| Text passage |
*** Begin section ***
Two experts from very different fields have teamed up to try and get a better understanding of why some women go into labor prematurely.
Medical advancements are being made in the present day faster than we can keep up with them. All this progression, yet the medical world still understands a lot less about pregnancy and the birthing process than you might think. Did you know that doctors are still unaware of what exactly causes a woman to go into labor? That's why the issue of preterm labor is one that can't normally be remedied.
If you have gone into labor earlier than you were supposed to, then you likely know all too well that there isn't much that can be done except to deliver the baby. Brittney Crystal is very aware of that and has sadly lost two babies to preterm labor. Crystal's cases are what inspired obstetrician Dr. Joy Sarah Vink to conduct some research into why we still know so little about the birthing process and what causes it, as reported by npr.
One of the key things medicine and science needs to have a better understanding of is the cervix. Once the cervix reaches a certain stage then there really is no stopping labor. That's why Dr. Vink has teamed up with an unlikely partner. A mechanical engineer by the name of Kristin Myers. Together, they are hoping their research into the cervix and preterm birth will help the latter from happening a lot less, and enable doctors with information on what to do if it does.
So why a mechanical engineer? Well, Myers commented on how rubber becomes softer and softer as you heat it up and her adviser compared that to how an aneurysm bulges before it bursts. That led Myers to work on the human body and eventually pregnancy. She and Dr. Vink have been taking cervical samples from a litany of women at different stages of pregnancy to determine how that part of the body alters throughout.
They have already discovered that the cervix is not made up of collagen, as previously thought. It also contains a lot of muscle. If they can understand why the cervix opens when it does, and thus what induces labor, the next step will be how to stop that from happening too early during pregnancy. If they can solve that riddle, a preterm birth could be prevented even after a woman's water has broken.
*** End section ***
| Supplied data |
*** Begin section ***
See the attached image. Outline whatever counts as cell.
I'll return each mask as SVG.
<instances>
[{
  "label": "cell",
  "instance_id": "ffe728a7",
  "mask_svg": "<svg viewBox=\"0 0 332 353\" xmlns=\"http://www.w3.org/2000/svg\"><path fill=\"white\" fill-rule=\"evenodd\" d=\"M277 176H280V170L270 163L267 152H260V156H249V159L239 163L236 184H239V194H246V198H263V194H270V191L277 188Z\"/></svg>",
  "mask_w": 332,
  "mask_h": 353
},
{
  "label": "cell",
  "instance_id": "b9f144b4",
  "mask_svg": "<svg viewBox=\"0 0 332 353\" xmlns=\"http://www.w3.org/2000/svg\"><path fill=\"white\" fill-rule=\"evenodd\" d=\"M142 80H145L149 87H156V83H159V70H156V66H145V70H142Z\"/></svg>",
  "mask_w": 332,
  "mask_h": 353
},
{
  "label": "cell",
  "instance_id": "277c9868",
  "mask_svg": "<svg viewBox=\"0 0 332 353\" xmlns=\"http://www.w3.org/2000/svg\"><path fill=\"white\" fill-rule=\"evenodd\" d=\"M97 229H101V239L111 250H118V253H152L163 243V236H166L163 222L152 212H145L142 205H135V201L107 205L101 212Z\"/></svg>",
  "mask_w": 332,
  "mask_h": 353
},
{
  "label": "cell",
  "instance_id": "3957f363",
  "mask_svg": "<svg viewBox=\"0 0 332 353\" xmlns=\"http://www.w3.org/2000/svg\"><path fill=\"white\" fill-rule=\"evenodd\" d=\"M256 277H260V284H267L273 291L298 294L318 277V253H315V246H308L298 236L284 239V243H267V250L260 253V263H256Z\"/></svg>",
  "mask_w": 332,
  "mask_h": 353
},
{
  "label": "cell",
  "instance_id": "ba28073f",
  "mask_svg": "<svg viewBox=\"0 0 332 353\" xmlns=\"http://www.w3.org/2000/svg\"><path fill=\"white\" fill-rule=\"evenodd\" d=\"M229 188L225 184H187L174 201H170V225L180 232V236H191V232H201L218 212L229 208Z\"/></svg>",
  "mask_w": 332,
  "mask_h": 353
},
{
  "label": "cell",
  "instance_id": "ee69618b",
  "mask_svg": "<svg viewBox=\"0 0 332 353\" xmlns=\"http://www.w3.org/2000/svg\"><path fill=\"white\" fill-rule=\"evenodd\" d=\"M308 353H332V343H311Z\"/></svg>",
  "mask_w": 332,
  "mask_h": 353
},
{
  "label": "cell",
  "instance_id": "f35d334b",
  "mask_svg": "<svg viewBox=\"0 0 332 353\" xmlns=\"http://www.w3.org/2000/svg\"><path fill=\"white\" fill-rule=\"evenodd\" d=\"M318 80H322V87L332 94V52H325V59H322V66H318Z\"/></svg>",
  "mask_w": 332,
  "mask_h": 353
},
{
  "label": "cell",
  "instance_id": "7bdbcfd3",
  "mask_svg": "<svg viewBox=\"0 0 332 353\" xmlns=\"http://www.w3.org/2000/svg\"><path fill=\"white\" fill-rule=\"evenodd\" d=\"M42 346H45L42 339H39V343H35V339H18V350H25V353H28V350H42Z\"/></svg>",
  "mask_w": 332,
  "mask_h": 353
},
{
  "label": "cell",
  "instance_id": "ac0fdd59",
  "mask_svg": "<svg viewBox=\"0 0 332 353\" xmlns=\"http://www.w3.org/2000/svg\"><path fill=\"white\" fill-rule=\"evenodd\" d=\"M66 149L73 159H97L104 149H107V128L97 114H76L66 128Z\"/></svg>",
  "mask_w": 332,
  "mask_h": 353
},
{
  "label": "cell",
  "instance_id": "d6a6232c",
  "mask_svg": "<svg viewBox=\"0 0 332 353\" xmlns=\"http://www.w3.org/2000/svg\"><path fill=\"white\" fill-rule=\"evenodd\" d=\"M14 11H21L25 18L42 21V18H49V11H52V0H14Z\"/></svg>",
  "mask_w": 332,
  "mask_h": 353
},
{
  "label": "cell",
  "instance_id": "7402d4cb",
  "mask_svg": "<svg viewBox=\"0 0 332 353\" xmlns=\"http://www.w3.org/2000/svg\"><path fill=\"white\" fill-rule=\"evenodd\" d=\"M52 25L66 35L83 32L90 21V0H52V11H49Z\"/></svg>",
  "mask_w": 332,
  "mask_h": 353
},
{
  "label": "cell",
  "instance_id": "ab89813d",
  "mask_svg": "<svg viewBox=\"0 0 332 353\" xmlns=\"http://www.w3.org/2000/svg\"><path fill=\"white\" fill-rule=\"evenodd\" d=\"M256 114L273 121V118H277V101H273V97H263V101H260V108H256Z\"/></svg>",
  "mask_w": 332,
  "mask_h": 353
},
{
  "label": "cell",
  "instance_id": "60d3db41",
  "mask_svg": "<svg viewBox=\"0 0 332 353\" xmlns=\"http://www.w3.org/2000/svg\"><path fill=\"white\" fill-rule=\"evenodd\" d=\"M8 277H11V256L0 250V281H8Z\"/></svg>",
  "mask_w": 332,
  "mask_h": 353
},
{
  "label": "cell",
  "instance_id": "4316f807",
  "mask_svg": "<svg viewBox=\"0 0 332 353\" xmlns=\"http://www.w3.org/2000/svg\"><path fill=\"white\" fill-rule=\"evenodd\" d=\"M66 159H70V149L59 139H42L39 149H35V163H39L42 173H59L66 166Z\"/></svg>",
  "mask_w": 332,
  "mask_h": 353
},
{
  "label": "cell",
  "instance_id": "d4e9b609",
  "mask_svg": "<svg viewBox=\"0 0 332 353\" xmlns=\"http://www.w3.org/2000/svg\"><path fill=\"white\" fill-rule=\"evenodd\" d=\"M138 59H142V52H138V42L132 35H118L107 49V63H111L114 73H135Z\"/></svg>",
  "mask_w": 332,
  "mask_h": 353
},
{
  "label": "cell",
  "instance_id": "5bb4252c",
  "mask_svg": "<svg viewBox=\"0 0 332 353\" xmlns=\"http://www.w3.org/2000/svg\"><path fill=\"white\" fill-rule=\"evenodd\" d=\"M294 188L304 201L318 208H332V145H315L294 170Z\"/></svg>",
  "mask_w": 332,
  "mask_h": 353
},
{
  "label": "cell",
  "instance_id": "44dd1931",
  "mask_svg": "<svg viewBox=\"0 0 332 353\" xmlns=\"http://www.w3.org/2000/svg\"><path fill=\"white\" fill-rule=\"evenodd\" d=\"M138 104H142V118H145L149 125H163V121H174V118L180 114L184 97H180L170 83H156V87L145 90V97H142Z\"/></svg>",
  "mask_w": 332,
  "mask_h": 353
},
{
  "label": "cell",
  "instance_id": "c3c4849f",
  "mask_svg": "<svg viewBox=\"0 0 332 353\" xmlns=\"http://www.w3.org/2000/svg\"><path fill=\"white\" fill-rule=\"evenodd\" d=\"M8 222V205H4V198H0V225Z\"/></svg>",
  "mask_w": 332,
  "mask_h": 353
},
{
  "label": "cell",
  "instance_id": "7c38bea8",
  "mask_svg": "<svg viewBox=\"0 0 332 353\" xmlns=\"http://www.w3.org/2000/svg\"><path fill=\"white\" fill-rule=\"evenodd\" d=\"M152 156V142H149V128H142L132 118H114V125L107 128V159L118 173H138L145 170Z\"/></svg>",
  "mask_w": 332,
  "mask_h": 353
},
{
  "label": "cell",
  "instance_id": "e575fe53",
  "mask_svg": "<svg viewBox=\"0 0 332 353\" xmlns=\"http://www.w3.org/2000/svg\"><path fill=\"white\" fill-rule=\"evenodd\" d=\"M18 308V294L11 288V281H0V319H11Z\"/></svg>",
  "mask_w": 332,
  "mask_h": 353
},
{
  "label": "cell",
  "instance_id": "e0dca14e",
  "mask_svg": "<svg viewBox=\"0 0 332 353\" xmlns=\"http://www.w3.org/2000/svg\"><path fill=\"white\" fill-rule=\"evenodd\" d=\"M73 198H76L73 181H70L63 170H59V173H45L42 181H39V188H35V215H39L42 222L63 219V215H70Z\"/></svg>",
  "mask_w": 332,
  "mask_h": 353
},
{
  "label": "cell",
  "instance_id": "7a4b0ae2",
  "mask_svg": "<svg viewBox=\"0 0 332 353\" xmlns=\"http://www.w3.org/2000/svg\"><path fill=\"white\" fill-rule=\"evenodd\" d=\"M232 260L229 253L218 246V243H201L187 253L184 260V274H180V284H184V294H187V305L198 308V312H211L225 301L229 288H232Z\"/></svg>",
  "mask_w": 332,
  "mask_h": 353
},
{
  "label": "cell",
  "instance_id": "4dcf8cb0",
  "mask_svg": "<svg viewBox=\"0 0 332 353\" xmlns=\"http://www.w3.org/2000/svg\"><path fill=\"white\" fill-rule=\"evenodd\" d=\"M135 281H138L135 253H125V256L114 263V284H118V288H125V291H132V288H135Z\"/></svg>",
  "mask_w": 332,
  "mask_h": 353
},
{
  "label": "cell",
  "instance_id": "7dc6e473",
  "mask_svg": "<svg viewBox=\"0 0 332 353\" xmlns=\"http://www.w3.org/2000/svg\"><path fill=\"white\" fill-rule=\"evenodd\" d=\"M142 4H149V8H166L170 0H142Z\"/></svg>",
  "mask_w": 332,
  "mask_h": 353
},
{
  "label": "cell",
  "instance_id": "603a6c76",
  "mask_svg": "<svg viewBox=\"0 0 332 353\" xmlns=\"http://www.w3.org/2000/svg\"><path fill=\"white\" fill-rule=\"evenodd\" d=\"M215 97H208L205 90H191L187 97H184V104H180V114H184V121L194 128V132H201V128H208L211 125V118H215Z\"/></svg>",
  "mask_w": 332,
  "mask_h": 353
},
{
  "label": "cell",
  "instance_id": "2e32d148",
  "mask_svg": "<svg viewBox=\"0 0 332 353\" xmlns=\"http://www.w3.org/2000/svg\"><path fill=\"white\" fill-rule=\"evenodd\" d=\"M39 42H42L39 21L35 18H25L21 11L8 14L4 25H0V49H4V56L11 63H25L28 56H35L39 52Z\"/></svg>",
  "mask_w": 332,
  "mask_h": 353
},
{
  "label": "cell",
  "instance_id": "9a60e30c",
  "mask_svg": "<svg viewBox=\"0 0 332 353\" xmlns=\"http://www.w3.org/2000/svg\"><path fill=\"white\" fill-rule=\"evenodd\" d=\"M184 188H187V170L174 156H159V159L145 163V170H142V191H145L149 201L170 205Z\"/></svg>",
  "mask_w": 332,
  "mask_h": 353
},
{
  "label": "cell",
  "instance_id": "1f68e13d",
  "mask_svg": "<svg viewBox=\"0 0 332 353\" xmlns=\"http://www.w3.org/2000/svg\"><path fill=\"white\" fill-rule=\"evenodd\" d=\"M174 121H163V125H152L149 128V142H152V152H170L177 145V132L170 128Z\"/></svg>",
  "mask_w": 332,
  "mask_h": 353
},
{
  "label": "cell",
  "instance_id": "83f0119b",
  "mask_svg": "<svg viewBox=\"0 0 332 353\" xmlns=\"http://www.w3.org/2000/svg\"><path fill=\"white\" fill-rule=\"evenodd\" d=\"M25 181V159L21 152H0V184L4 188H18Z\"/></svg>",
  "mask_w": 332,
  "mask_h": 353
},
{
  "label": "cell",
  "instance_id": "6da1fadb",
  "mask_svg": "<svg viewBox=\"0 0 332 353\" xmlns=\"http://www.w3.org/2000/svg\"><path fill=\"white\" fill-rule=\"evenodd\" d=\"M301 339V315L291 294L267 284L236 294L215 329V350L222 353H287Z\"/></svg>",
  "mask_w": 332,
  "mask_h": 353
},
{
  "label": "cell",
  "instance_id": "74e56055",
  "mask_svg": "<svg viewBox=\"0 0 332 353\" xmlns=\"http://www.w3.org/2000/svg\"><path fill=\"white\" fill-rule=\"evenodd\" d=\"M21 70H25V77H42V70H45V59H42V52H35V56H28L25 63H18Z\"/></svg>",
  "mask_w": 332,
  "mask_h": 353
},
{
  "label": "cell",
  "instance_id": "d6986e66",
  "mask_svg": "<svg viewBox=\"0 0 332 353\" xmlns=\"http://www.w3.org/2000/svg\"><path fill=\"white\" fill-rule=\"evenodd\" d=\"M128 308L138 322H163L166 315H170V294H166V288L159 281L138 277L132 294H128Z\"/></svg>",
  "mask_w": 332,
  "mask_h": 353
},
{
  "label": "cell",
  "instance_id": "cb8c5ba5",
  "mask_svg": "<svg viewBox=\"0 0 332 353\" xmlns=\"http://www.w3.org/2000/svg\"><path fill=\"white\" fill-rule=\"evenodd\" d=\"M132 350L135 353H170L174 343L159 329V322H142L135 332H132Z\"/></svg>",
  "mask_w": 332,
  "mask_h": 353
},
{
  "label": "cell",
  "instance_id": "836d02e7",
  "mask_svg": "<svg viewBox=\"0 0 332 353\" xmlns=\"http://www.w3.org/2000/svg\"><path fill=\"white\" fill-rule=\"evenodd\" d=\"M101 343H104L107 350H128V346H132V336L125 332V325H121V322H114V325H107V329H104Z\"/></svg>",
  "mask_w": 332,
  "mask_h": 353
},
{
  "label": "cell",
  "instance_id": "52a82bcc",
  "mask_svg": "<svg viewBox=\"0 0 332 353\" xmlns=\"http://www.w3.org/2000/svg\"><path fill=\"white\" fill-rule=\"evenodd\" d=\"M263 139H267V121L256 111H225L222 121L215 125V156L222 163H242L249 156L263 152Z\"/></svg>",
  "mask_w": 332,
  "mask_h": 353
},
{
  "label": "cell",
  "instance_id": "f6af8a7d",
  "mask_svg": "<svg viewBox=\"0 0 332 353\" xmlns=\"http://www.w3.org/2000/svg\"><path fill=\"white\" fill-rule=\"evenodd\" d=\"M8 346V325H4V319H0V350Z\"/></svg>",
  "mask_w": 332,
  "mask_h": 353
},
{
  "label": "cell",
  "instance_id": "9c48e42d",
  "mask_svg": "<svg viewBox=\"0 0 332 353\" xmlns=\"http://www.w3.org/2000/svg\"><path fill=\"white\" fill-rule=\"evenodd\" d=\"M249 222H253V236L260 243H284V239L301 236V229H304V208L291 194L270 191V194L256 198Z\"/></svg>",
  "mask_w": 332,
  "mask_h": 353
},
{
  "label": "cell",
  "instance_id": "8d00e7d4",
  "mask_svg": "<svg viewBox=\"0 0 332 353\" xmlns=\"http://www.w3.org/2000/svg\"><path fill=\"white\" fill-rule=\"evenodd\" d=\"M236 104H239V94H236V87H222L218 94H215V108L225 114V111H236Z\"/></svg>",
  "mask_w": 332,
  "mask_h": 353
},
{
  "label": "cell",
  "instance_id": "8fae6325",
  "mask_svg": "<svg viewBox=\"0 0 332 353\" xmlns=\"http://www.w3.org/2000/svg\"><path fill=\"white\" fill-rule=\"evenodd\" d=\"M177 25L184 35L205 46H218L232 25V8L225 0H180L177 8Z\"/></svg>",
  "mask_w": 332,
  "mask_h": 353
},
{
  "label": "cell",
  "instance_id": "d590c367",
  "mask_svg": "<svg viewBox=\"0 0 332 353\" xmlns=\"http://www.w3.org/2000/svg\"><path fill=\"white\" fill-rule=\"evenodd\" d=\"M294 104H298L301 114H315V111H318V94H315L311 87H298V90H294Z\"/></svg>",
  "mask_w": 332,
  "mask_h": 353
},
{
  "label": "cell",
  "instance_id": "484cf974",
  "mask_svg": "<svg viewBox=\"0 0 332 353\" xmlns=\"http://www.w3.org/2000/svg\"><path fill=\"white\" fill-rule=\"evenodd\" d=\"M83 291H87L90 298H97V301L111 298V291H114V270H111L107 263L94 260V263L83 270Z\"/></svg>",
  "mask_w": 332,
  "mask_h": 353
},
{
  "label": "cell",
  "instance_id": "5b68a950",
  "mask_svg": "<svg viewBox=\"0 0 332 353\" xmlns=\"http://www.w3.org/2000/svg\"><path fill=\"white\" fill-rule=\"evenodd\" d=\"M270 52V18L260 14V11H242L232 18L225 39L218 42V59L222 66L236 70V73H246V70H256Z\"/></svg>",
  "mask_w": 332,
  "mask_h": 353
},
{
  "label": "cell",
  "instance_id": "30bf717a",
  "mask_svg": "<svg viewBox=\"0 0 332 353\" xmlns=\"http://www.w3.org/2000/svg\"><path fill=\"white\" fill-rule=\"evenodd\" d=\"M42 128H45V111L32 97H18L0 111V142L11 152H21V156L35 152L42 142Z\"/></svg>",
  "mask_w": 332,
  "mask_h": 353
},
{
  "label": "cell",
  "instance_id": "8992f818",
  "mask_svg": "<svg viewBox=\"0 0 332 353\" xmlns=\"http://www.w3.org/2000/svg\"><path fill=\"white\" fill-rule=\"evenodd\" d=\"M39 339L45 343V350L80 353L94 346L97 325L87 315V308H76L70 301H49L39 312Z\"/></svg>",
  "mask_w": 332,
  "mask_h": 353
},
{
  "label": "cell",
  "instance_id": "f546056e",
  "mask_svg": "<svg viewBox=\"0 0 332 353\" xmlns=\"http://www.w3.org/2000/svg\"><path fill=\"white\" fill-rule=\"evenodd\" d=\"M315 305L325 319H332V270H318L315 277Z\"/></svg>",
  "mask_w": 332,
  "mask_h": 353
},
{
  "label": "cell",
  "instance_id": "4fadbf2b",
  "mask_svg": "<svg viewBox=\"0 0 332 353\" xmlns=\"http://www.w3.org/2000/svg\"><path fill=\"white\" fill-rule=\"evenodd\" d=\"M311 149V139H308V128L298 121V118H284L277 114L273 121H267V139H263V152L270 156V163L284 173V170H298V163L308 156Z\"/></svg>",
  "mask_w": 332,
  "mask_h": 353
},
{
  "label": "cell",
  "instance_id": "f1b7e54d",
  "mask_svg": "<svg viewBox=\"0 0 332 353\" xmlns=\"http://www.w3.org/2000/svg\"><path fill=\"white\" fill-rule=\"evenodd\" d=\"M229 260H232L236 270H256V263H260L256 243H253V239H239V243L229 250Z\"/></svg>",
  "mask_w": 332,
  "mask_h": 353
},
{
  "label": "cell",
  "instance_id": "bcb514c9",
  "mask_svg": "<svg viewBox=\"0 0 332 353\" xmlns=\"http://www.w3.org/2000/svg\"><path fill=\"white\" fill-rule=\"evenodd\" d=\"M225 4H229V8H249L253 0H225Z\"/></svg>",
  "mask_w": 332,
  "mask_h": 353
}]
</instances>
*** End section ***
| Work item |
Retype the preterm labor article word for word, everything from "Medical advancements are" down to "normally be remedied.".

| Exercise solution |
Medical advancements are being made in the present day faster than we can keep up with them. All this progression, yet the medical world still understands a lot less about pregnancy and the birthing process than you might think. Did you know that doctors are still unaware of what exactly causes a woman to go into labor? That's why the issue of preterm labor is one that can't normally be remedied.